ATHENS — The only sack recorded by Georgia last Saturday came not from any of its chiseled and athletic outside linebackers. It came on a safety blitz by Dominick Sanders, who is somewhat generously listed at 6-foot and 187 pounds.

“I felt like Floyd when I came off,” Sanders said, smiling.

But Leonard Floyd hasn’t felt like Floyd in awhile. Neither have Jordan Jenkins or Lorenzo Carter, the other members of the edge rushing trio that was supposed to be the strength of Georgia’s defense this season. Instead they’ve combined for five sacks in six games, and as a team Georgia only has nine sacks, better than just two other SEC teams.

Jenkins has been held back the past few weeks with a groin strain, and is unlikely to play Saturday against Missouri. He still leads the team with three sacks and nine quarterback hurries. Floyd and Carter are the bigger disappointments, and it’s not that they’re coming close on sack chances: Floyd has only been credited with five QB hurries, and Carter has two. Davin Bellamy, another member of the quartet that nicknamed itself the “Wolf Pack,” also has two hurries.

Missouri would seem to offer up an opportunity, as it is allowing two sacks per game. But, especially with Jenkins likely out, Georgia coach Mark Richt appeared to be downplaying the chances of fixing the sack trend this Saturday.

“They get the ball out pretty quick. They don’t drop back and pat it a few times,” Richt said. “It’s quick screens, it’s bubbles, what people are calling run-pass option plays. They’ve got a good vertical passing game but even then they do a good job of getting rid of the ball.”

It’s not that Floyd, Jenkins and company haven’t been playing well, according to Richt. The key is to get teams into a “must-throw” mode, he said.

“A lot of that is you’ve just gotta get people into that passing mode, either by them being behind and feeling like they’ve gotta throw it more often, or getting them in third and long enough to where they feel like they have to throw the football.
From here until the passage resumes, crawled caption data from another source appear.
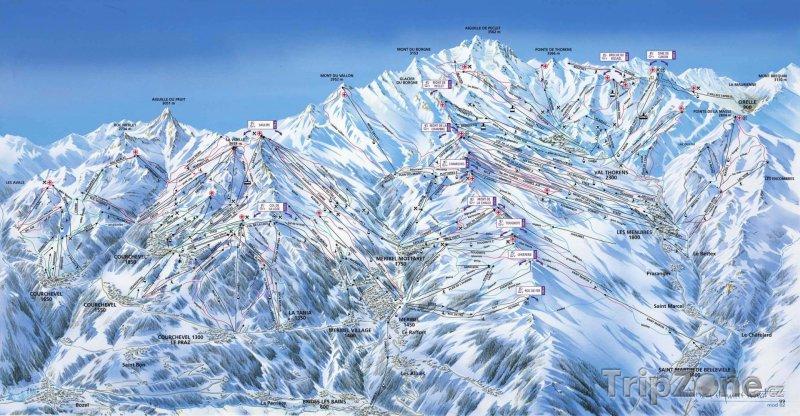 Fotka, Foto Mapa lyžařského střediska Tři údolí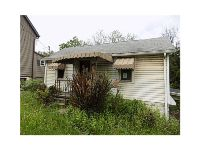 Home for sale: 7028 Pleasant Valley Rd., Irwin, PA 15642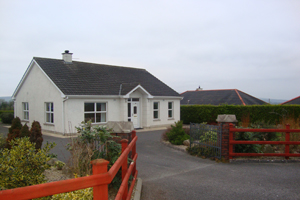 Cassidy Holiday Cottages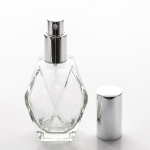 Diamond Cut 2 oz (60ml) Clear Glass Bottle with Fine Mist Spray Pumps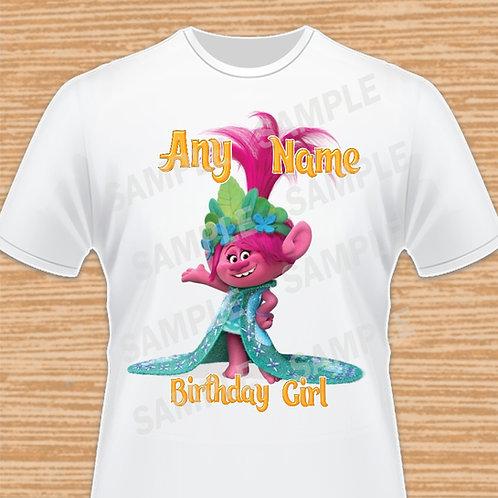 trolls poppy birthday girl outfit, Trolls Birthday, Trolls Any Name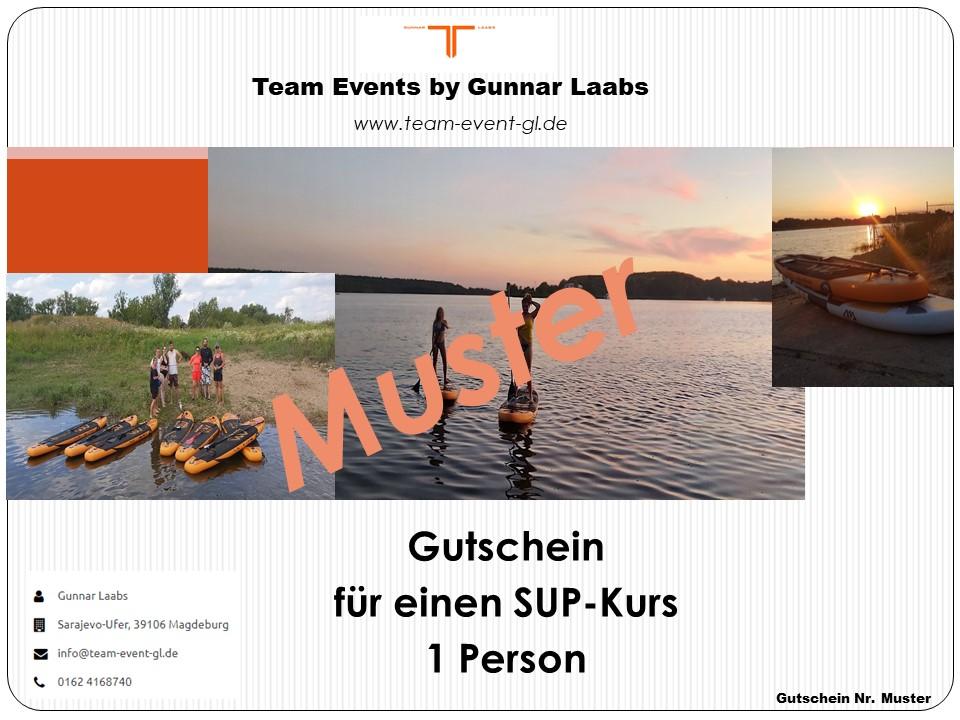 SUP_Muster_Gutschein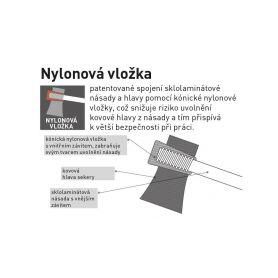 EXTOL PREMIUM Sekera štípací s kvalitní českou bukovou násadou, 1000g, násada 50cm EXTOL PREMIUM 4-ex8871035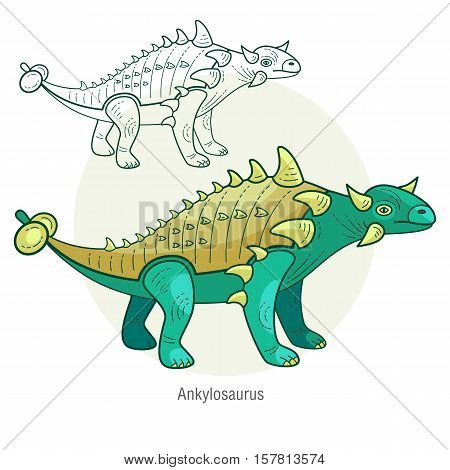 Ankylosaurus. Ancient jurassic reptile vector illustration cartoon prehistoric dinosaur isolated on white background. Full-color flat images animal and abstract linear.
And that’s where you really can tee off and get some of these sacks.”

That may be true in the larger context, but Georgia has actually forced opponents into 95 third-down chances. (That’s compared to 62 third-downs for Georgia’s offense.) So it’s pretty clear that on what’s been a frustrating past two games for Georgia’s defense, and the season overall, the lack of the pass rush is the biggest disappointment.